An AVO, or Apprehended Violence Order, is a legally binding court order designed to protect victims of domestic violence from further harassment, intimidation or violence. Also referred to as a restraining or protection order, AVOs restrict or prohibit the person (known as the ‘defendant’) causing the other to fear for their safety, from contacting or approaching the victim (‘protected person’). A breach of the order may result in the defendant being charged with a criminal offence.
There are two main types of AVOs:
- Apprehended Domestic Violence Order (ADVO) – issued to protect a complainant who is a partner, ex-partner or family member of the defendant
- Apprehended Personal Violence Order (APVO) – issued when the parties are not related or in a relationship with one another, such as neighbours or work colleagues
What is an Interim AVO?
An interim AVO is a temporary AVO enforced by the Court while the case is in progress or during the period of adjournment. In order for an interim AVO to be served, the party seeking it may need to provide evidence (in the form of oral evidence, an affidavit, or a written statement from a police officer) to the magistrate and have the Court agree that temporary protection is necessary or appropriate.
Should you be charged with a serious offence – such as attempted murder, a domestic violence offence, wounding or grievous bodily harm, or sexual assault – an interim AVO must be made against you by the Court regardless of whether an application for one has been presented.
Grounds for an AVO
The test for granting an AVO is as follows:
The court may make an AVO where the complainant, or person in need of protection (PINOP) has reasonable grounds to fear and in fact fears:
(a) the commission by the other person of a personal violence offence against the person, or
(b) the engagement of the other person in conduct amounting to harassment or molestation of the person, being conduct that, in the opinion of the court, is sufficient to warrant the making of the order, or
(c) the engagement of the other person in conduct in which the other person intimidates the person (or a person with whom the person has a domestic relationship), or stalks the person, being conduct that, in the opinion of the court, is sufficient to warrant the making of the order.

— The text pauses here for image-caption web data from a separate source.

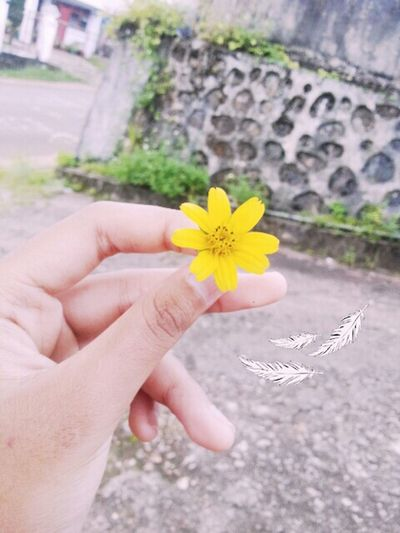 Discover this Flower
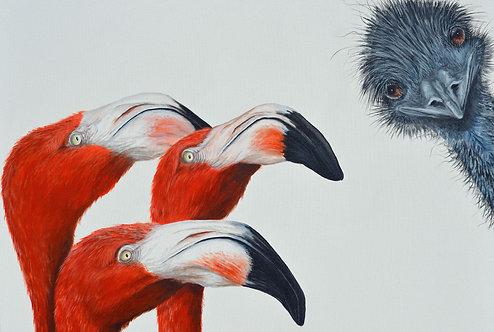 Flamingos & Emu Greeting Card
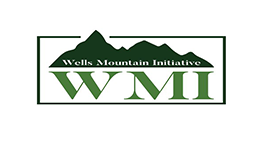 Wells Mountain Initiative Scholar Program 2018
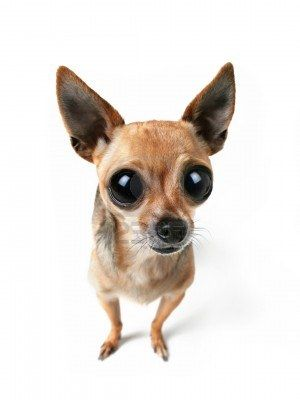 Big Eyes Cute Dog Photos Cute Dogs Cute Chihuahua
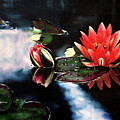 Waterlilly by Carole Robare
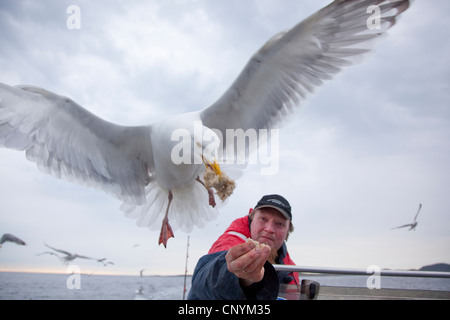 herring gull (Larus argentatus), feeding in flight out of a fisherman's hand, Norway, Nord-Trondelag, Flatanger - Stock Photo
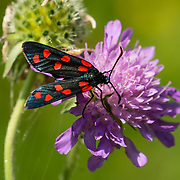 A Six-spot Burnet moth (Zygaena filipendulae, a black insect with 6 red wing spots, in the Zygaenidae family) sips nectar from a Knapweed (Centaurea genus) flower in the Dolomites, Italy, the Alps, Europe. Geisler/Odle Group, near St. Magdalena (Santa Maddalena). See the valley and municipality of Funes (Villnöss) in Trentino-Alto Adige/Südtirol (South Tyrol), Italy. Enjoy great hiking here in the vast Nature Park of Parco Naturale Puez-Odle (German: Naturpark Puez-Geisler; Ladin: Parch Natural Pöz-Odles). The Dolomites are part of the Southern Limestone Alps, Europe. UNESCO honored the Dolomites as a natural World Heritage Site in 2009.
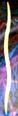 Thumbnail for version as of 23:50, November 3, 2015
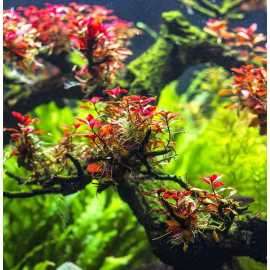 Ludwigia sp. Mini Super Red - in vitro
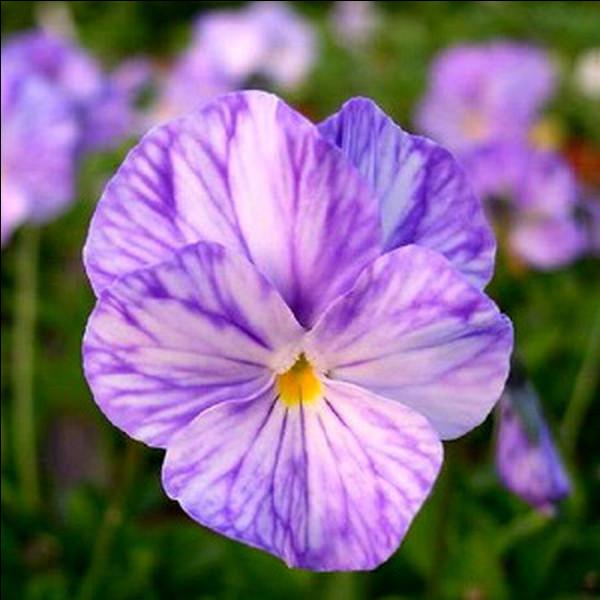 La violette cornue est une plante bisannuelle cultivée comme vivace.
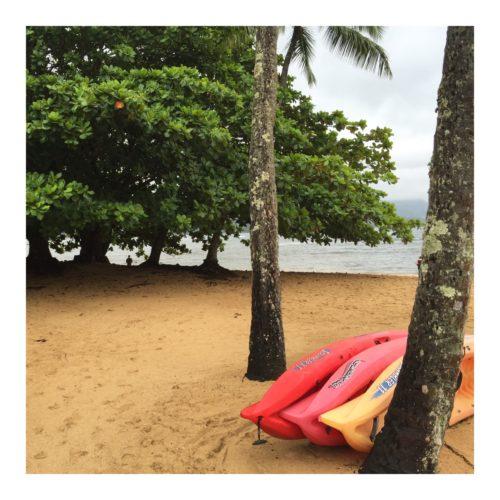 Let's Shop Kauai: Ask Suzanne Bell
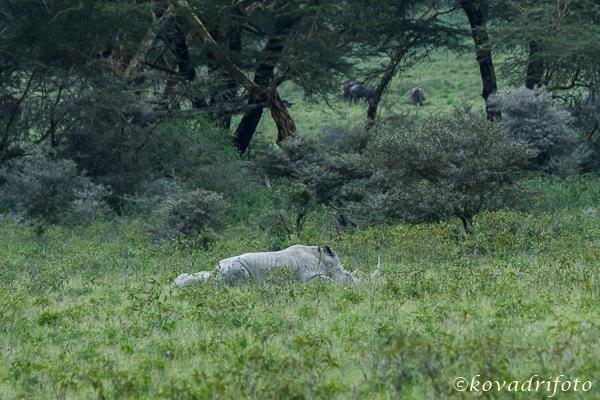 fehér orrszarvú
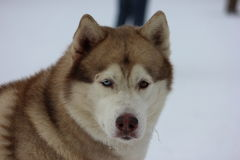 CloseupSiberian Husky Different Eyes Arkivbild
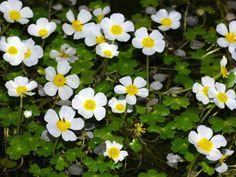 Ranunculus peltatus - Pond Water-Crowfoot  See its profile and more photos here ► http://worldoffloweringplants.com/?p=582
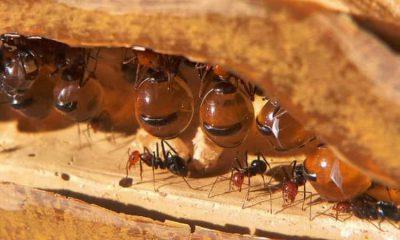¿Sabías que no solo las abejas trabajan con miel?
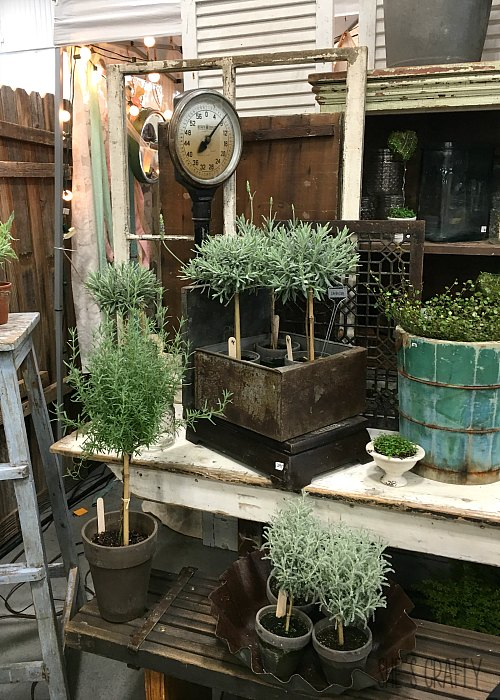 plants, topiaries, vintage junk, vintage container with plants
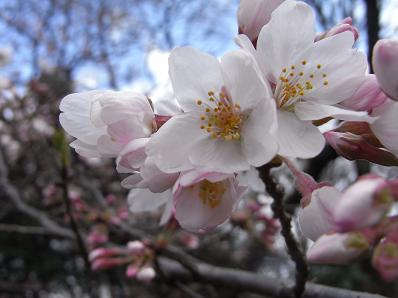 桜イリュージョン♪_b0105897_131327.jpg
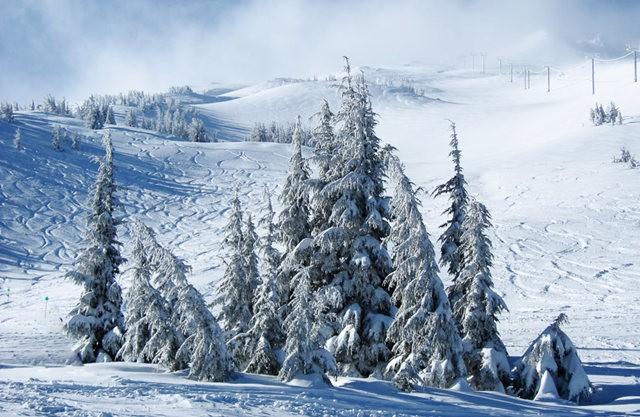 冬在胡德山_图1-1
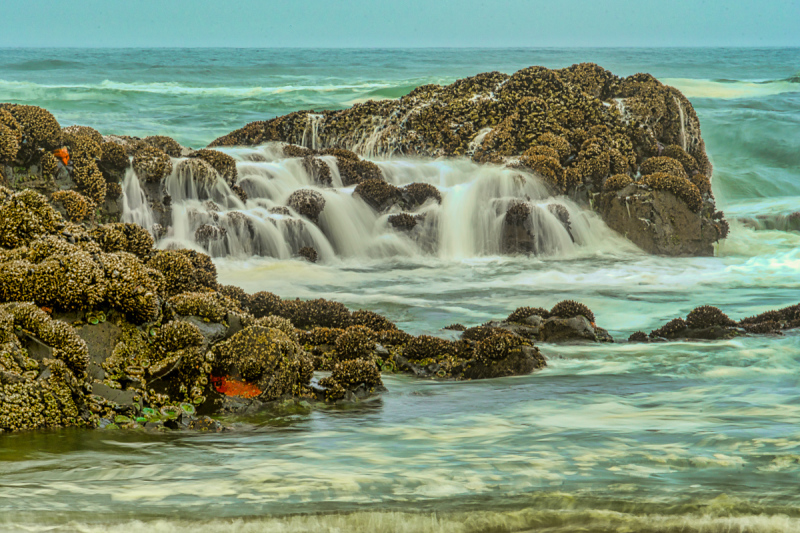 Mystical Quail St. Beach #2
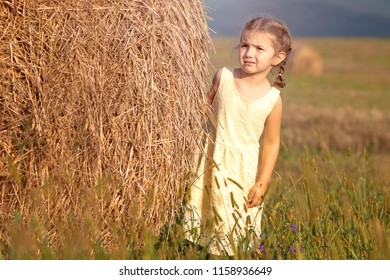 girl on the field in the summer
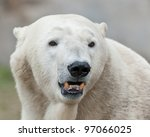Polar bear (Ursus maritimus) - stock photo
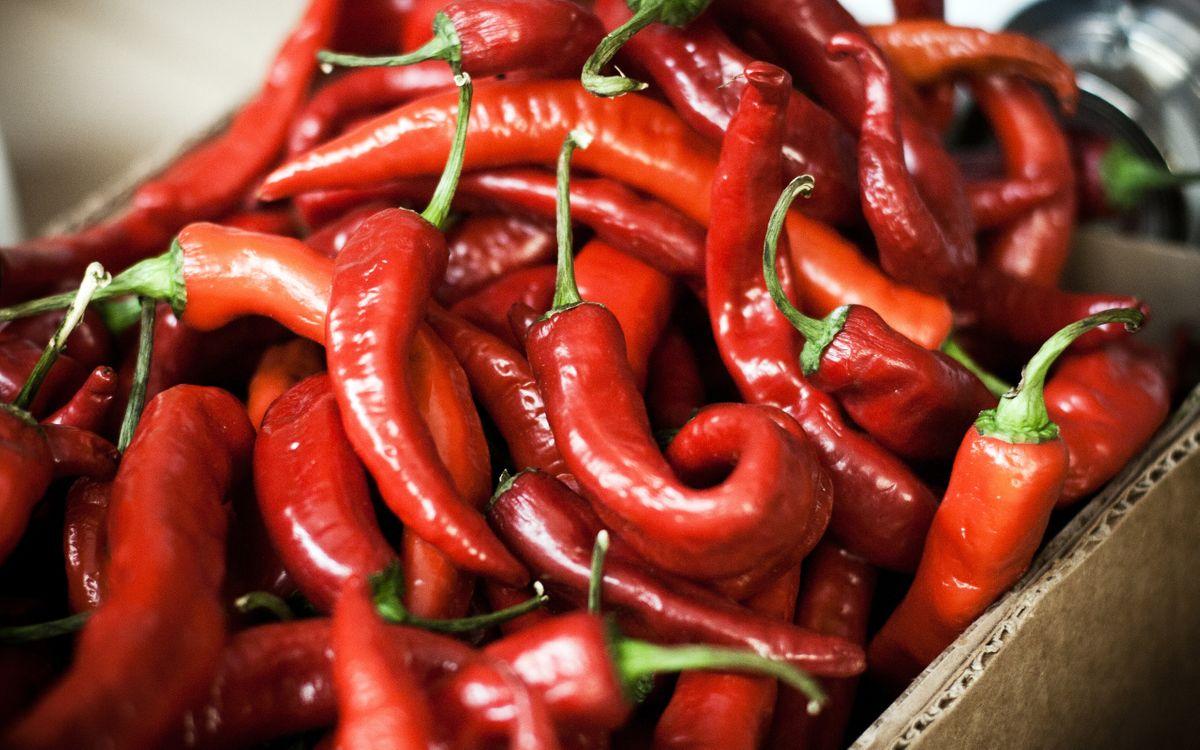 Фото бесплатно перец, чили, красный, маленький, жгучий, овощ, приправа, острый, коробка, еда, еда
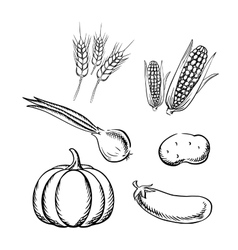 Ripe autumn vegetables and wheat sketch icons vector image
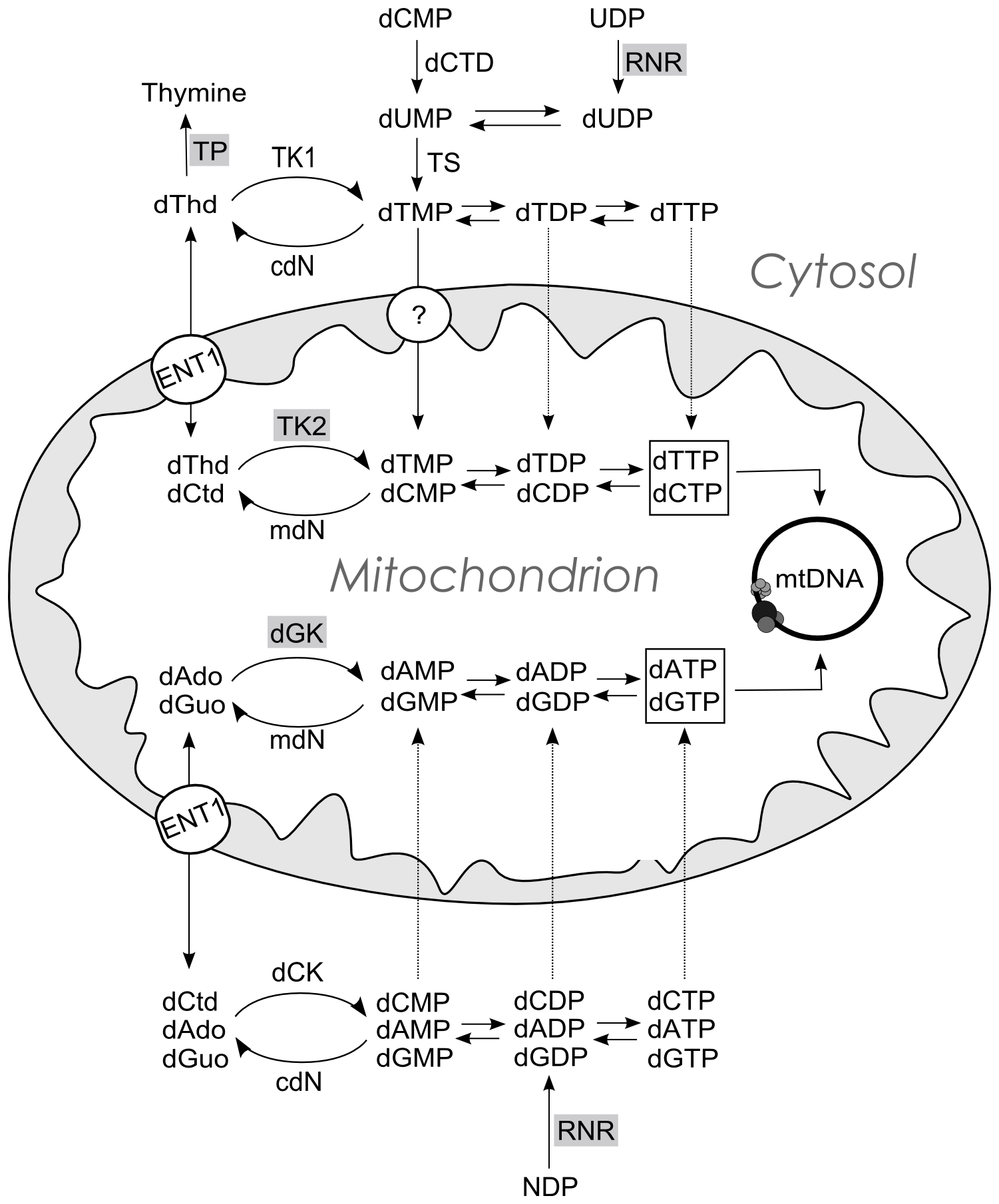 Schematic representation of the metabolic pathways that supply dNTPs for mtDNA replication.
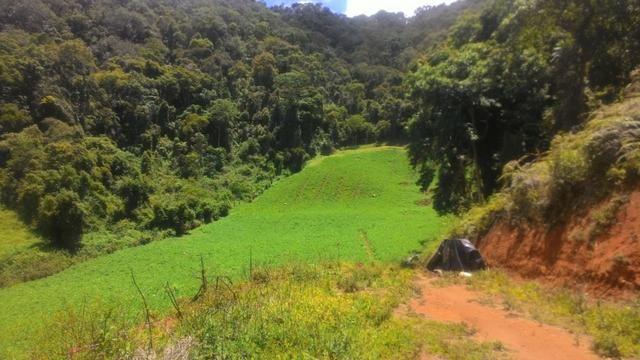 Lindo terreno de 2,8 hectares em Delfim Moreira Sul de Minas Gerais - Foto 2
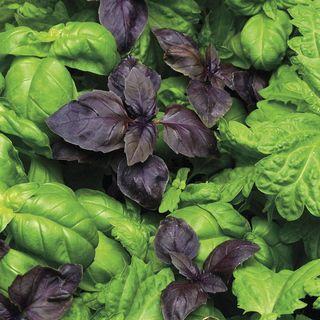 SimplyHerbs™ Try Basil Seeds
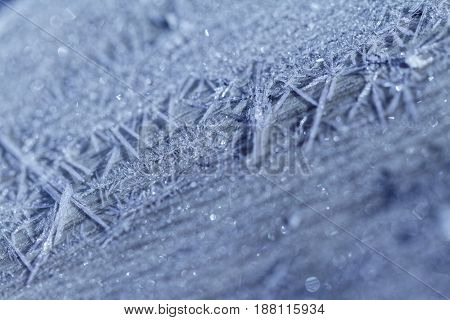 Morning Frost - Macro Picture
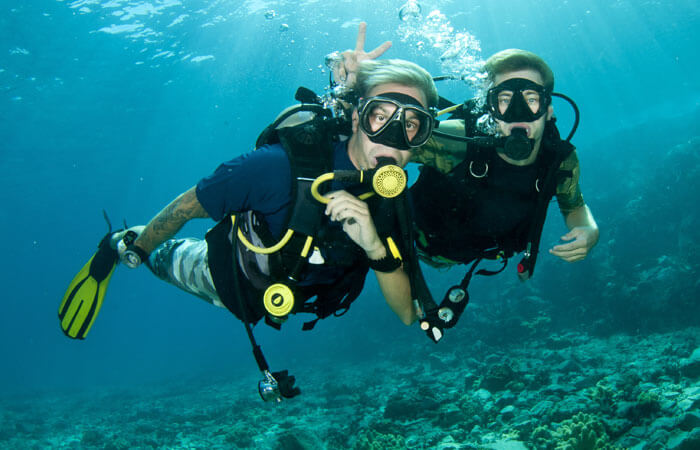 PADI Diving Courses and Sea adventures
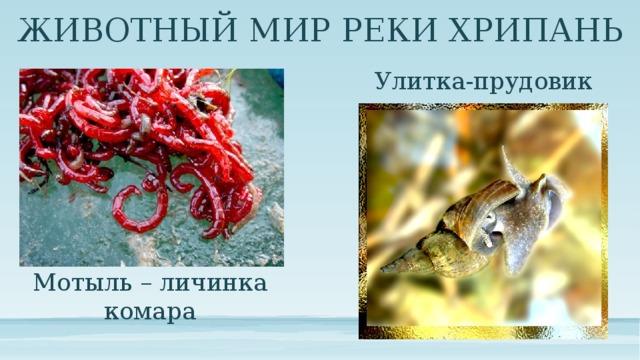 ЖИВОТНЫЙ МИР РЕКИ ХРИПАНЬ Улитка-прудовик Мотыль – личинка комара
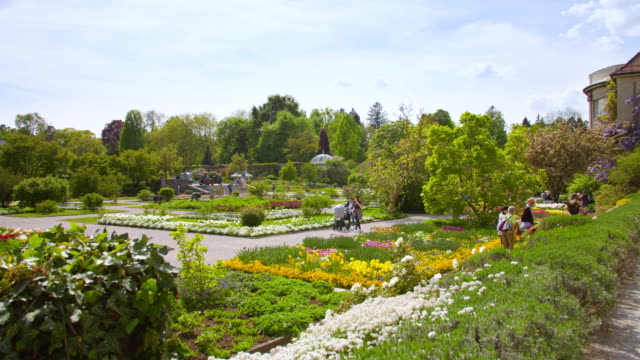 munich botanical garden wide shot of flower exhibition - botanical garden stock videos & royalty-free footage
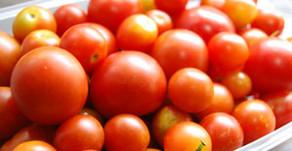 侵入者とドライトマト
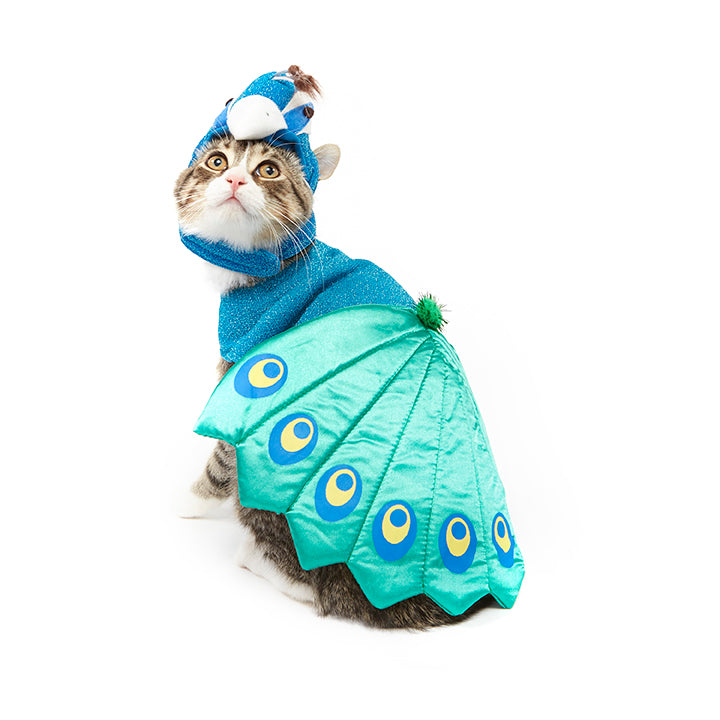 Halloween Peacock cAt Costume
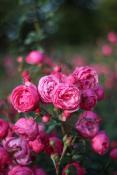 Ostatnie róże na Cytadeli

How Do You Respond to an AVO?
If you are served with with an application for an AVO, you can respond by:
- asking for an adjournment to receive legal advice
- consenting (agreeing) to the AVO, with or without admissions (admitting to any of the allegations)
- giving the Court an undertaking, or formal promise, to stop the behaviour that is causing the protected person to fear for their safety
- making a cross application
- opposing the application
- asking for a Property Recovery Order
- doing nothing.
Factors Needed to Have an AVO Lifted
In order to beat an AVO, the defendant is required to prove that the below factors (outlined in Section 16 of the Act) are not present:
- a) The alleged victim has reasonable grounds to fear a domestic violence offence from you, or
- b) The alleged victim has reasonable grounds to fear intimidation or stalking
- The alleged victim has reasonable grounds to fear such an offence from you, unless:
- a) the alleged victim is a child, or
- b) the alleged victim is “suffering from an appreciably below average general intelligence function”, or
- c) the Court finds that the alleged victim has been subjected to a personal violence offence from you on more than one occasion in the past, and believes there is a reasonable likelihood of it happening again.
As well as considering the safety of the alleged victim and any child who may be affected by the defendant’s conduct, the Court can also consider (through Section 17(2) of the Act):
“(a) in the case of an order that would prohibit or restrict access to the defendant’s residence–the effects and consequences on the safety and protection of the protected person and any children living or ordinarily living at the residence if an order prohibiting or restricting access to the residence is not made, and
(b) any hardship that may be caused by making or not making the order, particularly to the protected person and any children, and
(c) the accommodation needs of all relevant parties, in particular the protected person and any children, and
(d) any other relevant matter.”
An AVO will, however, be made by default in the event that you are found guilty of an associated criminal charge, including common assault. As such, it is crucial that you receive legal advice and are strongly defended against any such charges by specialist AVO lawyers.
What is the Process of Defending an AVO?
Given the highly damaging potential repercussions of being served with an AVO, defending yourself against any proceedings that are commenced against you is vital. That said, defending against an AVO in court can be an expensive and lengthy process, and, as well as considering your financial capacity for adequate legal representation, it’s also worth considering whether the person applying for an AVO against you has sufficient grounds to prove to the Court that an AVO is indeed necessary.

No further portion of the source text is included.